Strumenti d’investimento e rendita dedicati a determinate categorie di lavoratori, il cui rendimento è  strettamente connesso a quanto vi viene versato e alle prestazioni del mercato, oltre che destinabili a parte del proprio Tfr. Protetti e sicuri, grazie anche alle agevolazioni fiscali i fondi pensione negoziali sono una valida opportunità per chi ne ha diritto di integrare la propria posizione INPS con un reddito aggiuntivo.

Cos’è un fondo pensione negoziale?

Chiamato anche fondo pensione chiuso, il fondo negoziale è uno strumento di previdenza complementare alla regolare pensione INPS, che nasce da accordi tra:

  • Datori di lavoro
  • Lavoratori
  • Rappresentanti dei lavoratori

Ai sensi del d.l. 252/2005, è un’associazione senza fini di lucro istituita nell’ambito dei CCNL (Contratti Collettivi Nazionali di Lavoro), che siano essi di settore o aziendali, ma anche per regolamenti di enti privati, regionali o di casse professionali private.

Il suo obiettivo è quello di creare un reddito integrativo alla pensione base per se stessi o, quando possibile, per i propri familiari; in alternativa può essere impiegato per sostenere eventuali difficoltà economiche.

A differenza degli aperti, a cui può aderire chiunque liberamente, al fondo chiuso possono aderire solo soggetti che appartengano a determinate aziende, gruppi d’imprese o categorie professionali anche in base alla loro area geografica:

  • Dipendenti privati o pubblici
  • Soci di cooperative
  • Autonomi
  • Liberi professionisti
  • Familiari fiscalmente a carico dei lavoratori, se gli statuti lo permettono

L’amministrazione dei fondi pensione negoziali è regolata dalla COVIP, commissione controllata dal Ministero di Lavoro e Politiche Sociali. Il suo rendimento dipende principalmente dalle somme versate al suo interno e dalle prestazioni dei comparti di gestione scelti.

Migliori Fondi Pensione Negoziali, ecco quale scegliere

Come aderire ad un fondo pensione negoziale

Essendo unicamente riservata ad una cerchia ristretta che contiene lavoratori dipendenti, autonomi o liberi professionisti, l’adesione ai fondi pensione negoziali avviene solamente in modalità collettiva anche in maniera tacita, ossia automaticamente alla stipula del contratto di lavoro.

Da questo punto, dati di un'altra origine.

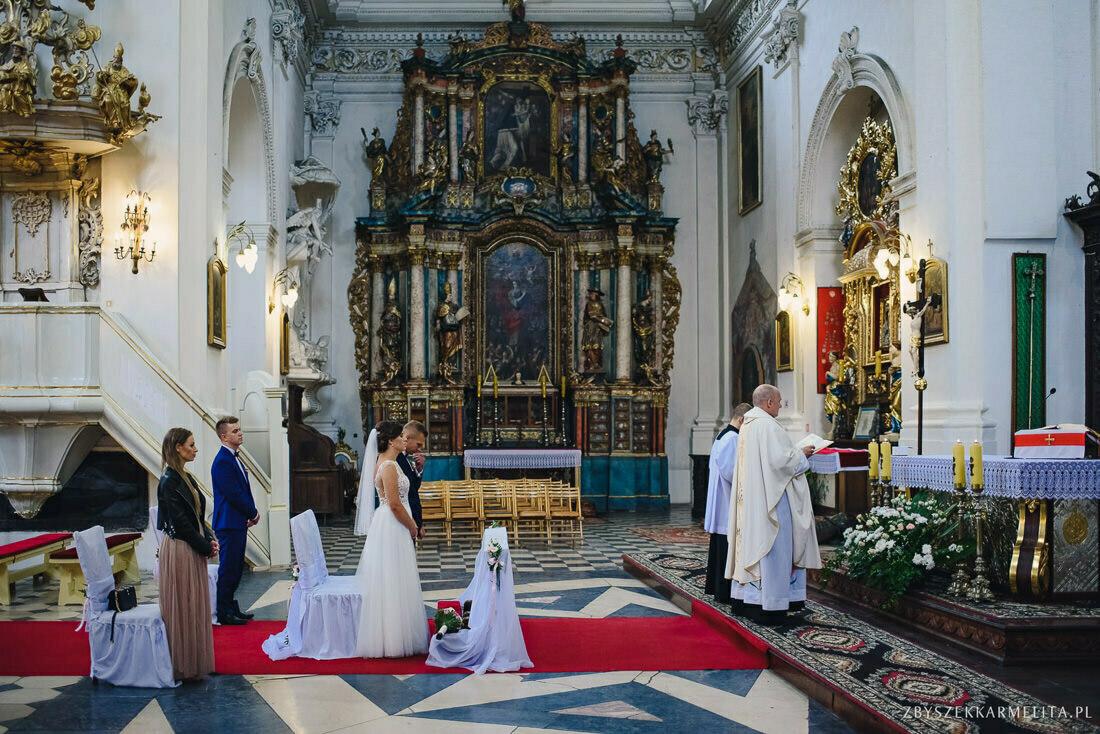 ceremonia klasztor w Ladzie Dworek Czardasz zbigniew karmelita fotografia konin 0038 1 -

Grazie al Decreto Concorrenza (d.l. 124/2017), il fondo può essere destinato a una parte del proprio Tfr. Qualora il lavoratore non esprima scelte, verranno applicati gli stessi criteri del conferimento tacito. La procedura d’adesione al fondo pensionistico negoziale può avvenire direttamente in azienda, nelle sedi dei fondi stessi, nei patronati incaricati o online quando possibile.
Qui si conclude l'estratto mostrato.